Restructuring leads to KES 160 million one-off cost

To respond to the changing business environment, WPP Scangroup undertook what it described as a comprehensive restructuring programme aimed at “right-sizing the cost base and reshaping the staff structure” to better align with current and future client needs.

The exercise resulted in a one-off severance cost of over KES 160 million, which has been included in operating and administrative expenses for the year. While the company said the restructuring is intended to improve competitiveness and long-term efficiency, the upfront cost has weighed heavily on 2025 earnings.

“The Company continues to optimize and transform the business operations across the Group to deliver competitiveness and value,” the board said, signalling that further operational changes may follow as the group adapts to evolving market conditions.

Third profit warning in three years

The latest announcement marks the third consecutive year that WPP Scangroup has issued a profit warning, following similar notices in 2023 and 2024. The repeated warnings highlight the prolonged strain facing the advertising sector, both locally and globally, as traditional agency models are disrupted by digital platforms, in-house marketing teams and shifting client expectations.

For investors, the pattern raises questions about the pace of recovery and the effectiveness of strategic responses undertaken to date. Shares of the company have faced pressure in recent years as earnings visibility weakened and concerns grew over client concentration and margin sustainability.

Market participants note that while restructuring and cost optimisation may support future performance, the near-term outlook remains uncertain, particularly if client spending remains subdued and competition intensifies.

Industry-wide challenges persist

WPP Scangroup’s warning comes against the backdrop of broader challenges across the advertising and communications industry in Kenya and the wider region. Slower economic growth, currency volatility and cautious corporate spending have constrained advertising budgets, while clients increasingly demand measurable returns on investment and flexible, data-driven solutions.

Agency groups have also faced rising staff and technology costs, even as fee pressure persists. These dynamics have forced many firms to rethink operating models, consolidate operations or exit less profitable segments.

Analysts say that for WPP Scangroup, diversifying the client base and deepening capabilities in digital, data and performance marketing will be critical to stabilising revenues over the medium term. Reducing reliance on a small number of large accounts is also seen as key to mitigating future earnings shocks.

Regulatory disclosure and outlook

The profit warning was issued with the approval of the Capital Markets Authority, in line with disclosure regulations governing listed companies.
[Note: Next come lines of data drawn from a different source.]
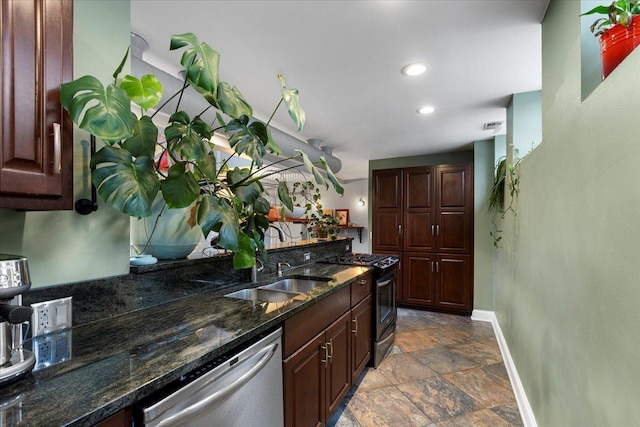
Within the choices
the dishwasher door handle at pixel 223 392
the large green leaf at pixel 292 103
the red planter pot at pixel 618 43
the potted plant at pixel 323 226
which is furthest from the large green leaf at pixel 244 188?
the potted plant at pixel 323 226

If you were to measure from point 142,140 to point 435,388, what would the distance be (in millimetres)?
2739

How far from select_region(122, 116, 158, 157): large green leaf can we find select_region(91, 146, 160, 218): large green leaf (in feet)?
0.09

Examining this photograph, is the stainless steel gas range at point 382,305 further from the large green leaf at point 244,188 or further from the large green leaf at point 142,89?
the large green leaf at point 142,89

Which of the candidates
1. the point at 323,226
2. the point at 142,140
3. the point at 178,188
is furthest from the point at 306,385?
the point at 323,226

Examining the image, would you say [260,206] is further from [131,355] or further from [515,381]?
[515,381]

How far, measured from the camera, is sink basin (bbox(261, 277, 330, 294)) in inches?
88.4

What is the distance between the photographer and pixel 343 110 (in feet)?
9.80

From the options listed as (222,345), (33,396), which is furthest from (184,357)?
(33,396)

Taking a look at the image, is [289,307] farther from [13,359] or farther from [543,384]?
[543,384]

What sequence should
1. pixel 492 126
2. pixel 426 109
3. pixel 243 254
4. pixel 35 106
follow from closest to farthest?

In its disclaimer, the authority noted that it assumes no responsibility for the correctness of the statements contained in the announcement, emphasising that the information is provided for market transparency.

WPP Scangroup said the notice is based on a preliminary assessment of its projected results, with full audited financial statements to be released in due course. Until then, investors are likely to remain cautious as they assess the depth of the earnings decline and the prospects for recovery in 2026 and beyond.

The announcement was signed by company secretary Winniefred Jumba on behalf of the board, reinforcing the seriousness of the outlook and the need to keep shareholders and the public informed.